I have a bunch of Sonotube left over from a sub project and I got an idea (but don't know if it would work). My thought is this - use it to build a helmholtz resonator to fix bass peaks in a room. It is my understanding that helmholtz resonators work at fairly specific frequencies and if I made one for a specific room, it might not be useful in another setup.

I was wondering if anyone has ever made one that had plugs (or something similar) to change the area and depth of the ports. I was thinking of using PVC pipe wrapped in a weather seal strips or something similiar. 

What do y'all think? Have I been playing with this calculator too much?


----------



## BoomieMCT

I thought about this more as I was sleeping. Instead of nested tubes for ports I think I would cut a large hole in one endcap and mount smaller caps with the ports much like I was mounting drivers. I would step the hole and use a driver mounting kit to keep it in place. 

As rough calculations, a 120 liter cylinder (about 3' by 16") could be tuned to deal with my nasty 63 dip in a broad way (52Hz - 71Hz: 20 cm port, 4 cm long) or more specific (59Hz - 65Hz: 30 cm port, 20 cm long). A smaller volume might be able to be tuned for more results (higher dips).

------------------------------------

The question I have it how effective are helmholtz resonators (in their bandwidth)? How do they compare to OC703 panels? 

Also, do helmholtz resonators need to be stuffed to work optimally?


----------



## Anthony

Boomie, 
I'm sure you will get some good information here, but another place to check out is Ethan Winer's acoustics forum over at the Music Player Forums: http://www.musicplayer.com/cgi-bin/ultimatebb.cgi?ubb=forum;f=26;hardset=0;start_point=0;DaysPrune=0

He's part of the Real Traps company (competitor to GIK) and supports RplusD (a similar but expensive alternative to REW); however, Ethan visits a lot of web forums, including this one, and is always happy to give advice in the area of DIY room acoustics (even if it means losing a sale). He also has a lot of information on his regular website:

http://www.ethanwiner.com/acoustics.html

Best of luck.


----------



## Sonnie

Ethan actually helps us moderate here at the Shack! :T He and GIK get along very well.


----------



## BoomieMCT

So I figure I have about 4.5' of leftover sonotube so I'm going to experiment. The HR I'm going to set up will look something like the attached picture - possibly with 3-4 tubes. Is there any particular way that a HR needs to be positioned to work best?

I may experiment with having them all have the same tune, and having each tube have a different tune.


----------



## Doug Plumb

I've experimented with this quite extensively and built many helmholtz resonators & tested them in rooms. Overall I prefer Ethan Winers approach - adding helmholtz resonators to small rooms works well but not bigger HT rooms because you need so many of them.

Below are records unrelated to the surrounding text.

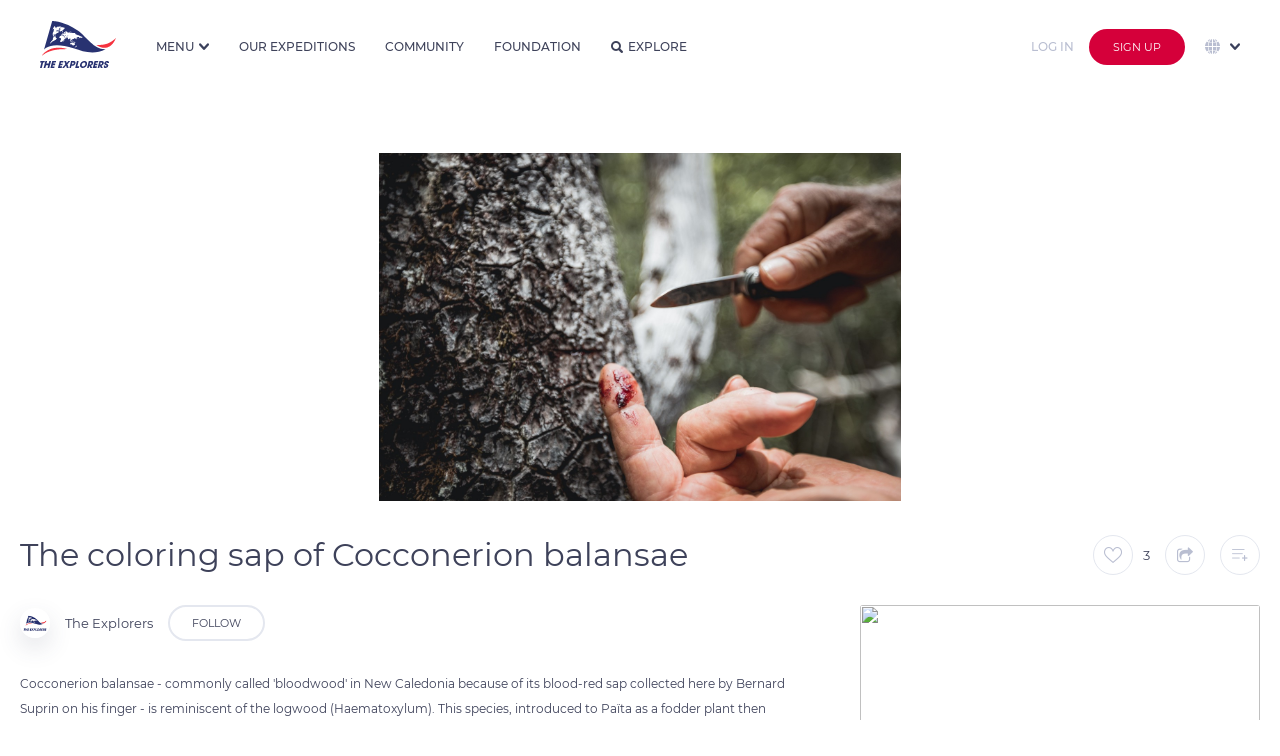

--- FILE ---
content_type: image/svg+xml
request_url: https://assets.theexplorers.com/images/icone/close-grey.svg
body_size: 2450
content:
<svg width="82" height="84" xmlns="http://www.w3.org/2000/svg">
 <!-- Created with Method Draw - http://github.com/duopixel/Method-Draw/ -->

 <g>
  <title>background</title>
  <rect fill="none" id="canvas_background" height="86" width="84" y="-1" x="-1"/>
  <g display="none" overflow="visible" y="0" x="0" height="100%" width="100%" id="canvasGrid">
   <rect fill="url(#gridpattern)" stroke-width="0" y="0" x="0" height="100%" width="100%"/>
  </g>
 </g>
 <g>
  <title>Layer 1</title>
  <g transform="matrix(1.7125127789796761,0,0,1.7125127789796761,-0.7783268229133853,-0.772313972425259) " id="svg_5">
   <path fill="#b9bed1" id="svg_6" d="m28.682494,24.569937l18.864,-18.864c1.172,-1.171 1.172,-3.071 0,-4.242c-1.172,-1.172 -3.07,-1.172 -4.242,0l-18.864,18.864l-18.865,-18.864c-1.172,-1.172 -3.07,-1.172 -4.242,0c-1.172,1.171 -1.172,3.071 0,4.242l18.865,18.864l-18.865,18.864c-1.172,1.171 -1.172,3.071 0,4.242c0.586,0.585 1.354,0.878 2.121,0.878s1.535,-0.293 2.121,-0.879l18.865,-18.864l18.864,18.864c0.586,0.586 1.354,0.879 2.121,0.879s1.535,-0.293 2.121,-0.879c1.172,-1.171 1.172,-3.071 0,-4.242l-18.864,-18.863z"/>
  </g>
  <g transform="matrix(7.725381727854256,0,0,7.725381727854256,0,0) " id="svg_7"/>
  <g transform="matrix(7.725381727854256,0,0,7.725381727854256,0,0) " id="svg_8"/>
  <g transform="matrix(7.725381727854256,0,0,7.725381727854256,0,0) " id="svg_9"/>
  <g transform="matrix(7.725381727854256,0,0,7.725381727854256,0,0) " id="svg_10"/>
  <g transform="matrix(7.725381727854256,0,0,7.725381727854256,0,0) " id="svg_11"/>
  <g transform="matrix(7.725381727854256,0,0,7.725381727854256,0,0) " id="svg_12"/>
  <g transform="matrix(7.725381727854256,0,0,7.725381727854256,0,0) " id="svg_13"/>
  <g transform="matrix(7.725381727854256,0,0,7.725381727854256,0,0) " id="svg_14"/>
  <g transform="matrix(7.725381727854256,0,0,7.725381727854256,0,0) " id="svg_15"/>
  <g transform="matrix(7.725381727854256,0,0,7.725381727854256,0,0) " id="svg_16"/>
  <g transform="matrix(7.725381727854256,0,0,7.725381727854256,0,0) " id="svg_17"/>
  <g transform="matrix(7.725381727854256,0,0,7.725381727854256,0,0) " id="svg_18"/>
  <g transform="matrix(7.725381727854256,0,0,7.725381727854256,0,0) " id="svg_19"/>
  <g transform="matrix(7.725381727854256,0,0,7.725381727854256,0,0) " id="svg_20"/>
  <g transform="matrix(7.725381727854256,0,0,7.725381727854256,0,0) " id="svg_21"/>
  <g id="svg_22"/>
 </g>
</svg>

The biiger the better because bigger ones give higher Q. Vary the length of the port to change the resonant frequency. Using multiple resonators at one frequency doesn't work because each time you add a resonator to the room you change the characteristic frequency of the room that you are after.

Get really big sono tubes and use plywood for the caps. I used two layers of plywood affectively over an inch thick. You need lots of thickness to get the plywood to stick to the often wax coated inside of the sono tubes. I used silicone.

Put the resonator in the room with a tube length close to your resonant frequency in a corner then change the tube length until you nail it.

The alternative is to build wider band devices.

Another alternative would be RealTraps.com (Ethan Winer). These are as good as wide band helmholtz resonators because they reflect high frequencies while absorbing LF's which is what you want to do.


----------